Which region held the largest share of the Global Neuromorphic Chip Market in 2026?
▾ North America is expected to account for the largest market share in 2026, with a share of about 38.4%.
Which region is expected to grow the fastest in the Global Neuromorphic Chip Market?
▾ Asia Pacific is the fastest-growing region in the market during the forecast period.

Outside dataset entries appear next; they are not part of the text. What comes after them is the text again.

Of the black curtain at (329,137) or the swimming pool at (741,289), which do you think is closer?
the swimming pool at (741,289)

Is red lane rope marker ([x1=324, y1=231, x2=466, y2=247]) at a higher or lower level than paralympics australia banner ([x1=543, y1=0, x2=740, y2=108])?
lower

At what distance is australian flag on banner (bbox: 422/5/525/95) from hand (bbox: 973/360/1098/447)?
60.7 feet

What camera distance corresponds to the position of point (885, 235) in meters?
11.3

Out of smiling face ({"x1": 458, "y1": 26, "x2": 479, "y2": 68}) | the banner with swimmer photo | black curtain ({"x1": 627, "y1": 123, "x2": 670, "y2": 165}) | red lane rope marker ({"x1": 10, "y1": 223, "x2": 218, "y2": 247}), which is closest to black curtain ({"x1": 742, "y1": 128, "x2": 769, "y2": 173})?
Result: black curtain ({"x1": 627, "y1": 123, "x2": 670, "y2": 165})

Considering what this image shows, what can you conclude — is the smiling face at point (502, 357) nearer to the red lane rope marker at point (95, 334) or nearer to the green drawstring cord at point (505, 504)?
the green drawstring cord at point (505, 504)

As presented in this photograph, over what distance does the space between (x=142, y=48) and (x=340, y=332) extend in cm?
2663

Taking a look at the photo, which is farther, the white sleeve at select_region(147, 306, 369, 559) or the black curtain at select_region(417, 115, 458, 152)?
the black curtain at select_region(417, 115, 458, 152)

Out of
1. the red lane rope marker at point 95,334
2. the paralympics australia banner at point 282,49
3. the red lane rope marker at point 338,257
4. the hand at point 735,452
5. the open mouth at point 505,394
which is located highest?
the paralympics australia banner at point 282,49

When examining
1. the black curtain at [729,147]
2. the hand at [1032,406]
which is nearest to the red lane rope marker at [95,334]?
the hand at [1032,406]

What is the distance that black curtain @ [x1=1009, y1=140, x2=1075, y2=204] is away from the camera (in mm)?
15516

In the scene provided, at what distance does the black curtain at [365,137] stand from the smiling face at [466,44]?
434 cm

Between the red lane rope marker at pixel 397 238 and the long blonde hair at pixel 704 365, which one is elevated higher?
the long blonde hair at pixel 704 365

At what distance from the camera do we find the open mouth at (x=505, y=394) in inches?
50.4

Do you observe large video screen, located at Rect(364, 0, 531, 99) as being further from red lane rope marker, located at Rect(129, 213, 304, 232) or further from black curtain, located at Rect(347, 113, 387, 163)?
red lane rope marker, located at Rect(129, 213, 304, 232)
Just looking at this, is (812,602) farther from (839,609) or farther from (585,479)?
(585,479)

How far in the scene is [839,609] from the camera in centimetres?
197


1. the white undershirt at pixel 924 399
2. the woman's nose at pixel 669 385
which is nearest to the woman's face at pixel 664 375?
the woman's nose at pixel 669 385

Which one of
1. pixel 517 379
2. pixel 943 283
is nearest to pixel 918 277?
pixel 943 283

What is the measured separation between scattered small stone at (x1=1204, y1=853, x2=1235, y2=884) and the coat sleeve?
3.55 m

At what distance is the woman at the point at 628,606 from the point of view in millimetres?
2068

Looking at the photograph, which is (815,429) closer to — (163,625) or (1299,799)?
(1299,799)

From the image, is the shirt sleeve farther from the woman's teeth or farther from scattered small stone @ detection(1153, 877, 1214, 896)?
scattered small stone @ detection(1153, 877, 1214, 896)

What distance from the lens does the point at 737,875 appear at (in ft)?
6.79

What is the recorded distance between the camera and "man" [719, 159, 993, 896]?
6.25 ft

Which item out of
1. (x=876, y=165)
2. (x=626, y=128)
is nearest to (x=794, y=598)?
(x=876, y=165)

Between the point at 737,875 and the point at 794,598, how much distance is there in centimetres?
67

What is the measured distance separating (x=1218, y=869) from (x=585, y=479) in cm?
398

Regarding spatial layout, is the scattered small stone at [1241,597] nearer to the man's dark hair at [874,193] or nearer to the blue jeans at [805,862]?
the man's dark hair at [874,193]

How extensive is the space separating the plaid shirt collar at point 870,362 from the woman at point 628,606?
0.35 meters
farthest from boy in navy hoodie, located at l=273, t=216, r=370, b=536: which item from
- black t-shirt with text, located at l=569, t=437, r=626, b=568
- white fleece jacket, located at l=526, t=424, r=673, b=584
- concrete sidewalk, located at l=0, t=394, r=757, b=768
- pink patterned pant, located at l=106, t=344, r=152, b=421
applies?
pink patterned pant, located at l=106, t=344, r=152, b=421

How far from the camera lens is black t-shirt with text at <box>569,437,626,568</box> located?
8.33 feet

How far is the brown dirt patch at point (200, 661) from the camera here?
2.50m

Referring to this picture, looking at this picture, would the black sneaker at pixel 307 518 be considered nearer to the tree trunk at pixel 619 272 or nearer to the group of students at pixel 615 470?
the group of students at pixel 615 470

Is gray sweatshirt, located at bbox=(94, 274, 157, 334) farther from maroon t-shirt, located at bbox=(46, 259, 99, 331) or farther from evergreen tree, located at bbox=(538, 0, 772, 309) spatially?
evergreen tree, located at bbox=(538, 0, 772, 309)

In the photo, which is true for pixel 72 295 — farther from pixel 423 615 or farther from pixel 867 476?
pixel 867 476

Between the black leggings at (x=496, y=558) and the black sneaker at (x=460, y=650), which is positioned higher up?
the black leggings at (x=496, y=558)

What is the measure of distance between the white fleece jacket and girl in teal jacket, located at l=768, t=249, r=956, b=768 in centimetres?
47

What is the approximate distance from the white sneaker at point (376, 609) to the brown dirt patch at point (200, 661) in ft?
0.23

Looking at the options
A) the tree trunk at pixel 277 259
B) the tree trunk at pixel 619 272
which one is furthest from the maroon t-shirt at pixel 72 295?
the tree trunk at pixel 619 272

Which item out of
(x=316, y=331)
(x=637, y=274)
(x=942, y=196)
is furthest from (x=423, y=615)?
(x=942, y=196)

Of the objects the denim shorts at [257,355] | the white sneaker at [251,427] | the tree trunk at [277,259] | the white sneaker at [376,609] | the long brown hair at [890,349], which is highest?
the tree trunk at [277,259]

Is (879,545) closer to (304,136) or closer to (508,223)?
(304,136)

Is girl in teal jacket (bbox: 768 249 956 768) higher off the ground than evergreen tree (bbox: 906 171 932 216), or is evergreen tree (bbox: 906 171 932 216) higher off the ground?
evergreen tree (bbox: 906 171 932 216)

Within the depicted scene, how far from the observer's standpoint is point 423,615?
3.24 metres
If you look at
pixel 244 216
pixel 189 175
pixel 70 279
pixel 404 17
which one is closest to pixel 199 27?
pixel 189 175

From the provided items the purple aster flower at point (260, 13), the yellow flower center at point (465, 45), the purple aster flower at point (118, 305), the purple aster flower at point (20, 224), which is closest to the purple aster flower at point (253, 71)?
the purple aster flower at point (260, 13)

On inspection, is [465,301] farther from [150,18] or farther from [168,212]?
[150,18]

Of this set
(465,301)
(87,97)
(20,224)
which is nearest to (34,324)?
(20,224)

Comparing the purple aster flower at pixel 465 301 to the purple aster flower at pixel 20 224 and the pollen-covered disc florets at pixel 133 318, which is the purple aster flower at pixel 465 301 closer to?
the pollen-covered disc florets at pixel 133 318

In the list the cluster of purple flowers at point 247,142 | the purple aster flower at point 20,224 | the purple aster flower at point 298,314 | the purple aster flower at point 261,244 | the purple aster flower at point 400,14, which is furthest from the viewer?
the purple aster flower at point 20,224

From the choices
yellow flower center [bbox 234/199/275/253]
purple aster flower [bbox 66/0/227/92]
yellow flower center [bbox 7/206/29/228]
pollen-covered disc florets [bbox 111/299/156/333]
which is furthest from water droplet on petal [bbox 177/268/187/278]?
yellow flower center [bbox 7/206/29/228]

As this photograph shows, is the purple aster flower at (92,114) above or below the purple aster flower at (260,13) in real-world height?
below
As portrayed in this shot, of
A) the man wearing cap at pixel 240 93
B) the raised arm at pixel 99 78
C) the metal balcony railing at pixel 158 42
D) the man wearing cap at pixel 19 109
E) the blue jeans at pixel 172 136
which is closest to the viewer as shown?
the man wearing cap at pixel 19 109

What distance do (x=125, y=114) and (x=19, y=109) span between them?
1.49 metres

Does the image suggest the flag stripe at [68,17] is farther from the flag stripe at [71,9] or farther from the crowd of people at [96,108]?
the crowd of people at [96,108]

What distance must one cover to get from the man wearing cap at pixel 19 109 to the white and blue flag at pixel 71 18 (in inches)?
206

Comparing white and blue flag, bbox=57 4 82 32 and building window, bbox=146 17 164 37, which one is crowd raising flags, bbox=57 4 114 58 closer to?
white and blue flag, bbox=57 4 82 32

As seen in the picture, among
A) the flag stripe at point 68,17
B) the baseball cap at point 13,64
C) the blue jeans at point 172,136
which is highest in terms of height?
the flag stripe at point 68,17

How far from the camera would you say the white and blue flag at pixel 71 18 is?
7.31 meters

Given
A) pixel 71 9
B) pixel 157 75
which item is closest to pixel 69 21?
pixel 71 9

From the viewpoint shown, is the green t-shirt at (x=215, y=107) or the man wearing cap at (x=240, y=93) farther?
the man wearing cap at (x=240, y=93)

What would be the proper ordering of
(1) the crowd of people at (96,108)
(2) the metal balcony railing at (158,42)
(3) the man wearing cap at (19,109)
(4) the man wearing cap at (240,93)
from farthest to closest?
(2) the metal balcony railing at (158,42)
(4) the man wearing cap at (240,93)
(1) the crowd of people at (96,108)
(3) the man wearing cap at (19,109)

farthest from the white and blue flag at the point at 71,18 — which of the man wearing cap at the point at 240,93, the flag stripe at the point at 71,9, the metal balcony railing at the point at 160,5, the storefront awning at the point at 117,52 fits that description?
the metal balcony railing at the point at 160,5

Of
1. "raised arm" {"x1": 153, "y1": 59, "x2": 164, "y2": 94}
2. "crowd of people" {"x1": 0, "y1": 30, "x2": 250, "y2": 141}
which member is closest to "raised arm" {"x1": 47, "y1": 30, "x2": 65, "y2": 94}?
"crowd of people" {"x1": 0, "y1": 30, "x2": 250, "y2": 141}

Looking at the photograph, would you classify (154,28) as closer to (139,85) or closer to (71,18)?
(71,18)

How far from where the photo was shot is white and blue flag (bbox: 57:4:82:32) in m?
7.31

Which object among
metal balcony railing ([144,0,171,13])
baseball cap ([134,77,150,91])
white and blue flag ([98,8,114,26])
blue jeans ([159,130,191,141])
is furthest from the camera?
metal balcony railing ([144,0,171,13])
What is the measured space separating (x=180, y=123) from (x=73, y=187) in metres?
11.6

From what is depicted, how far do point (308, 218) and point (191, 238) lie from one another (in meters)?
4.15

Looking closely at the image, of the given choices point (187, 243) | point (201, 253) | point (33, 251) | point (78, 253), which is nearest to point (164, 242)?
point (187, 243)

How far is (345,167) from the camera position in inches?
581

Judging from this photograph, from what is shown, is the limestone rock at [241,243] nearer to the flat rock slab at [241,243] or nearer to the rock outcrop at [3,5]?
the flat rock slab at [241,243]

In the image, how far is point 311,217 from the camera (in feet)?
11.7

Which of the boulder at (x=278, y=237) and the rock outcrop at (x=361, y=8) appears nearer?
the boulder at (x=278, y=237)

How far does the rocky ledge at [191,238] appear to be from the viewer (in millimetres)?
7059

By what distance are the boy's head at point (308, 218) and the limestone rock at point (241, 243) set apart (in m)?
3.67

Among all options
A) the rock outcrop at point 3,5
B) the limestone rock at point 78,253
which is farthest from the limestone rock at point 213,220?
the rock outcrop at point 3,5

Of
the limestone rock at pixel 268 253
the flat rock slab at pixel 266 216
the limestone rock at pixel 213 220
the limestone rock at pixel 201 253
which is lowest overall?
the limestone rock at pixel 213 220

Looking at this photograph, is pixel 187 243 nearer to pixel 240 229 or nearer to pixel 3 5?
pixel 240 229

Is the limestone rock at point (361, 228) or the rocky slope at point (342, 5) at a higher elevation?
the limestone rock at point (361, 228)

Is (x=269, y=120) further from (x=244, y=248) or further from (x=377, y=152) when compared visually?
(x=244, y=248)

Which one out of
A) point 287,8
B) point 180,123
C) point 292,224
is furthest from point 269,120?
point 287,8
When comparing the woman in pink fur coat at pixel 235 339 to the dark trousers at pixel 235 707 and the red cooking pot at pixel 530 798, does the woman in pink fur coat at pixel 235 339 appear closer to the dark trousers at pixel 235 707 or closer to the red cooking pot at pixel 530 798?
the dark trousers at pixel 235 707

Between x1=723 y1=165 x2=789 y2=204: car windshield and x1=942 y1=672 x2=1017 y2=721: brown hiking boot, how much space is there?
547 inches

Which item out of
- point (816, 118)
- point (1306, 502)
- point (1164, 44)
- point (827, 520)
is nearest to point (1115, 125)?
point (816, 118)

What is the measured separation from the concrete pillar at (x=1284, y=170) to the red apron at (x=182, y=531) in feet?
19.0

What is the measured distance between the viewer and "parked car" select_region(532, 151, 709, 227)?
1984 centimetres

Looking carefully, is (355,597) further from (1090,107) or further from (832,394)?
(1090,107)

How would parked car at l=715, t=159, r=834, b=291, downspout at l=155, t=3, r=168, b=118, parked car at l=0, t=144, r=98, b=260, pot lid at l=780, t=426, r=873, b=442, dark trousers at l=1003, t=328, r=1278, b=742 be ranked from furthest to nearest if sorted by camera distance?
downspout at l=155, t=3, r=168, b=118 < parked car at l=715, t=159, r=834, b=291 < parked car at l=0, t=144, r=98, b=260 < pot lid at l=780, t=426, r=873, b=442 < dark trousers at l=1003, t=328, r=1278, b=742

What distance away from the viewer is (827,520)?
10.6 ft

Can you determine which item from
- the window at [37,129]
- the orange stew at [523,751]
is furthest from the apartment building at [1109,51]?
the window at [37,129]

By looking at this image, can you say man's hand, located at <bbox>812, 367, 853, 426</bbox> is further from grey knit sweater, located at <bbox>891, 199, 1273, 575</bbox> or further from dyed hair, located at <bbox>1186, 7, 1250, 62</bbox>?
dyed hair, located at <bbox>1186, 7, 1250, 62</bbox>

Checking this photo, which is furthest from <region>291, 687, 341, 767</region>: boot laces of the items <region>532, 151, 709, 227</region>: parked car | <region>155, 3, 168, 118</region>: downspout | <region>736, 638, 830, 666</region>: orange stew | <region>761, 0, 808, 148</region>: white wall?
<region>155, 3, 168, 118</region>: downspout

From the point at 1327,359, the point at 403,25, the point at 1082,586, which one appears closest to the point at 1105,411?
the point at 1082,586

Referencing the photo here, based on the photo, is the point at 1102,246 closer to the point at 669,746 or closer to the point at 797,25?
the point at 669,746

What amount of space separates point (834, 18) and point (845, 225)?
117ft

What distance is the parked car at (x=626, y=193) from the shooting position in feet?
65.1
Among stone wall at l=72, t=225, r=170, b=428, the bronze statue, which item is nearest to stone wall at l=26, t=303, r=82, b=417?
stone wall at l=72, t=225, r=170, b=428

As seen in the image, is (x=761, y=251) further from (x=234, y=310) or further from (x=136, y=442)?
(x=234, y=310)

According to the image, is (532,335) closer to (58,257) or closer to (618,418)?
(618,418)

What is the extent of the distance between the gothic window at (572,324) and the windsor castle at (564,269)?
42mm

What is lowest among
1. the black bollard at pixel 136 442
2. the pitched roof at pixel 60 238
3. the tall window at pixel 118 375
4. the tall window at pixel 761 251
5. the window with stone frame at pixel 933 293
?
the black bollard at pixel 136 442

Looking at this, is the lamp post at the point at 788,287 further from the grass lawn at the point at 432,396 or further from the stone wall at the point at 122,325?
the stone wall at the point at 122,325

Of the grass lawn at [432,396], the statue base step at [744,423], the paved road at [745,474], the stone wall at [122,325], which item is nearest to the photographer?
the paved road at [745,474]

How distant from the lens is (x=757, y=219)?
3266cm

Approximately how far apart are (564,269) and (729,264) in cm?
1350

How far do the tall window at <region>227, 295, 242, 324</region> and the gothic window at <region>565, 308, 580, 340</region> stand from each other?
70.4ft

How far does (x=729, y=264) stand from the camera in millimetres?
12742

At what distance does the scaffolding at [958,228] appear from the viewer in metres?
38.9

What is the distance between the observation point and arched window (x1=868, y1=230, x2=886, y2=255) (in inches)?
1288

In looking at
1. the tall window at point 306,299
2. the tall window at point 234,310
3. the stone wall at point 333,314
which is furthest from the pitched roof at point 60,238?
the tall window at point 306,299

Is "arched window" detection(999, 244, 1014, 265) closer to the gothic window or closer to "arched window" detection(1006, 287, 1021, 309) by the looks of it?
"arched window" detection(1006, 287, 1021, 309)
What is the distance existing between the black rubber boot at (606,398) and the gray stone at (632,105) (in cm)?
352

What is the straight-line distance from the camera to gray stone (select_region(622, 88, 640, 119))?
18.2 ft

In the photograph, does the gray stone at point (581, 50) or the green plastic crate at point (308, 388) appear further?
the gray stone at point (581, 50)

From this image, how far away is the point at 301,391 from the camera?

Who are the key players in the Global Neuromorphic Chip Market?
▾ Some of the major key players in the Global Neuromorphic Chip Market are Intel Corporation, IBM Corporation, BrainChip Holdings Ltd., SynSense AG, GrAI Matter Labs, Innatera B.V., and many others.
How is the Global Neuromorphic Chip Market segmented?
▾ The market is segmented by chip type, architecture, deployment mode, core technology, component, application, and end-user industry.